Le web social chez Bouygues Telecom – partie 1

En octobre dernier, j’ai rencontré Tanguy Moillard, responsable du web social chez Bouygues Telecom. Il a partagé avec moi l’épopée qu’a été la naissance du social dans l’entreprise et ce qui le structure aujourd’hui, et a eu la gentillesse de me permettre de le partager avec vous. Historique d’un job qui s’invente sans mode d’emploi et en avançant.

Son parcours
Tanguy Moillard
Tanguy a fait toute sa carrière chez Bouygues Télécom. En 10 années, il a eu le temps de passer par de nombreuses fonctions au sein du service marketing (des médias à la communication, du national à l’international, sur la marque mère ou des marques filles comme Universal Mobile…).

Petit à petit l’envie d’essayer autre chose le titille, et plusieurs fois il exprime le souhait d’intégrer l’équipe digitale. Un jour, la proposition tombe : ‘on tente un nouveau truc, toi qui voulais faire du digital c’est pour toi’. Ce « nouveau truc », c’est les médias sociaux. On est en 2010. A l’époque, les marques commencent à peine à investir le réseau. Personne n’y connaît ou n’y comprend grand chose, ni les marques, ni les agences, … ni Tanguy. Chacun essaie et tâtonne, définissant des best practices au fur et à mesure.
————————
### [TRAVAIL À FAIRE]
1: Répondez aux questions suivantes à l'aide de l'extrait sur le web social chez Bouygues Telecom.
(a) Combien d'années Tanguy Moillard a-t-il passées chez Bouygues Télécom ?
(b) En quelle année lui propose-t-on de s'occuper des médias sociaux ?
(c) Quel poste occupe-t-il au moment de la rencontre d'octobre ?
2: Poursuivez l'extrait sur le web social chez Bouygues Telecom à partir de sa dernière phrase.

### [DONNÉES BRUTES]
————————
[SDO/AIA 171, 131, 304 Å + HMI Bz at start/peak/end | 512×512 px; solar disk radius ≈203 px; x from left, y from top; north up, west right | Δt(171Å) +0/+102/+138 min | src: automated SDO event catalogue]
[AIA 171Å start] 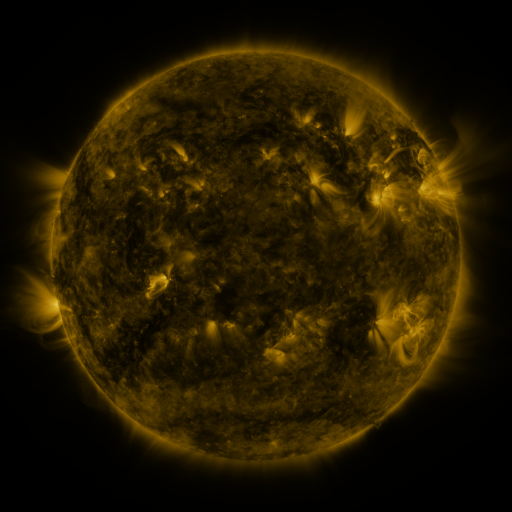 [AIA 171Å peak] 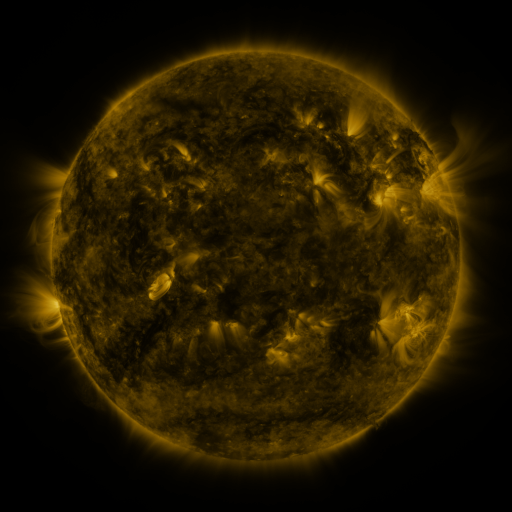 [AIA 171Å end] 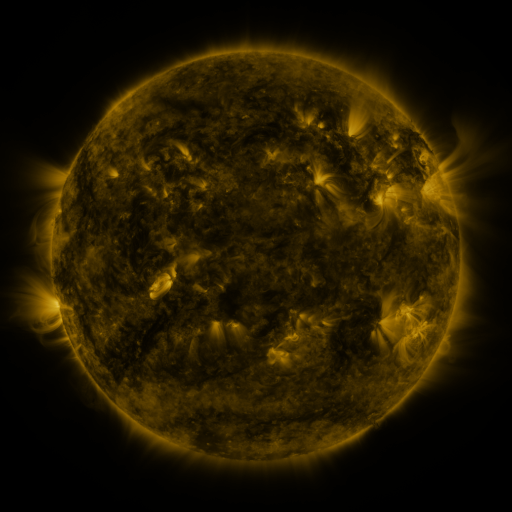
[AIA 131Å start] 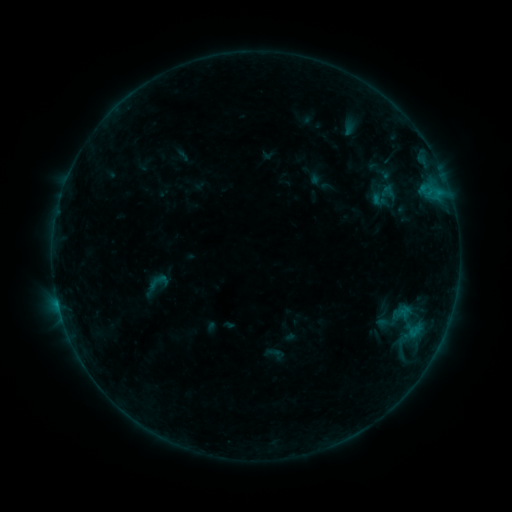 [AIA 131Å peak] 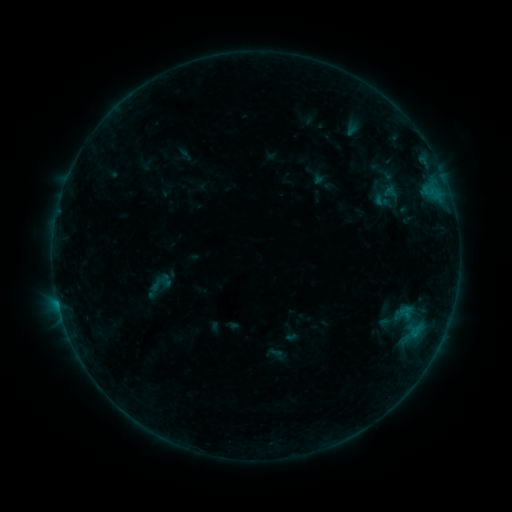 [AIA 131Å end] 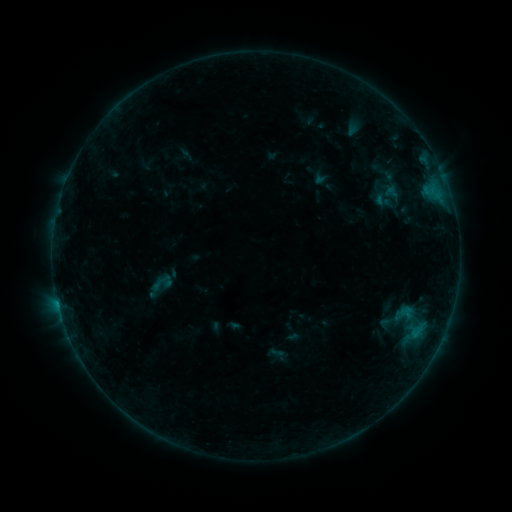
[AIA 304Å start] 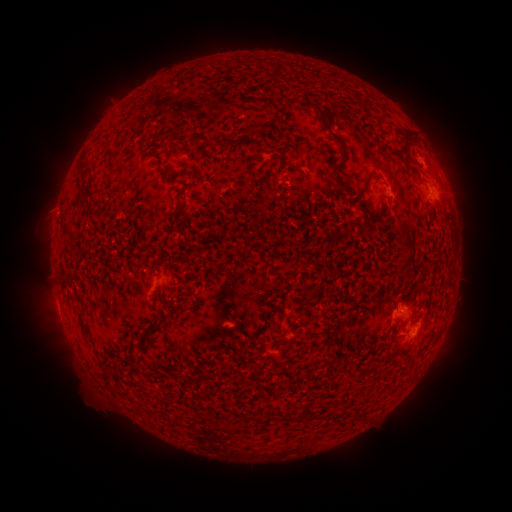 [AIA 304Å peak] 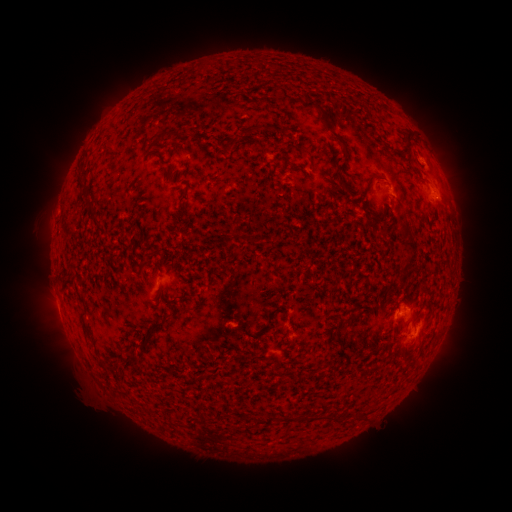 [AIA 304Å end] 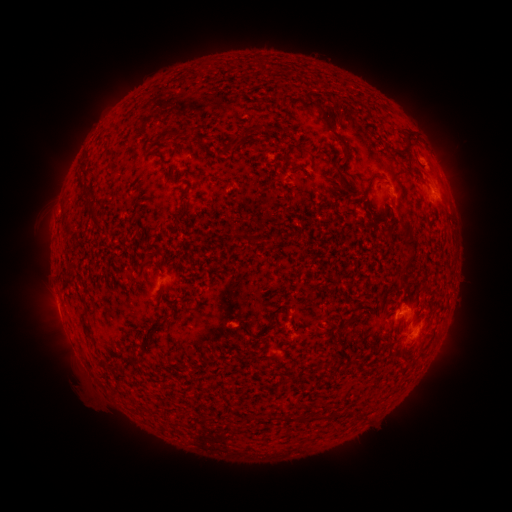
————————
### [CORRIGÉ DE L'EXERCICE]
1:
(a) Il y a passé 10 années.
(b) On lui fait cette proposition en 2010.
(c) Il est responsable du web social chez Bouygues Telecom.

2:
Tanguy démarre au sein d’une équipe de 3 personnes : lui-même, un responsable comm-médias, et un blogger geek confirmé. Sa seule guideline, reçue du directeur du web : ‘on n’est là pour faire de la vente, ça c’est le job du site; sur les réseaux sociaux on veut travailler la relation à la marque.’

Les débuts de Bouygues sur les réseaux sociaux

Pour démarrer, Tanguy commence par se poser les questions basiques et incontournables : mais au fait, qui viendrait liker la page Facebook de ma marque ? Et de quoi je vais bien pouvoir leur parler ? Il se dit qu’à priori les intéressés en premier chef seront les clients, et qu’avec une marque positionnée « N°1 de la relation client », il y a un fil conducteur à creuser.

En l’absence de ligne éditoriale détaillée et sans budget alloué, Tanguy commence par creuser le site de la marque. FAQ, services clients, etc, il découvre de nombreux contenus qui sont autant d’éléments intéressants ou utiles et pas forcément relayés en média. Ce sera la matière première au départ.

Très vite, et même si au départ les abonnés ne sont que 500, l’équipe comprend qu’il se passe quelque chose d’intéressant dans le dialogue qui s’instaure avec les fans. Les questions et commentaires se suivent et ne se ressemblent pas : d’une question produit à une plainte réseau, d’un poke prix à ce commentaire d’un écolo sur l’éclairage de la tour Bouygues la nuit. Au bout de 15 jours seulement, Tanguy constate que le champ des sujets est vaste, trop vaste pour sa petite équipe. Il commence à tisser en interne un réseau d’experts prêts à lui venir en aide pour les questions qui le dépassent. Le fait que Tanguy soit un « ancien » de la boîte avec un réseau constitué en interne lui est d’une grande aide dans cette démarche (même remarque et avantage que dans l’équipe relation client chez Décathlon).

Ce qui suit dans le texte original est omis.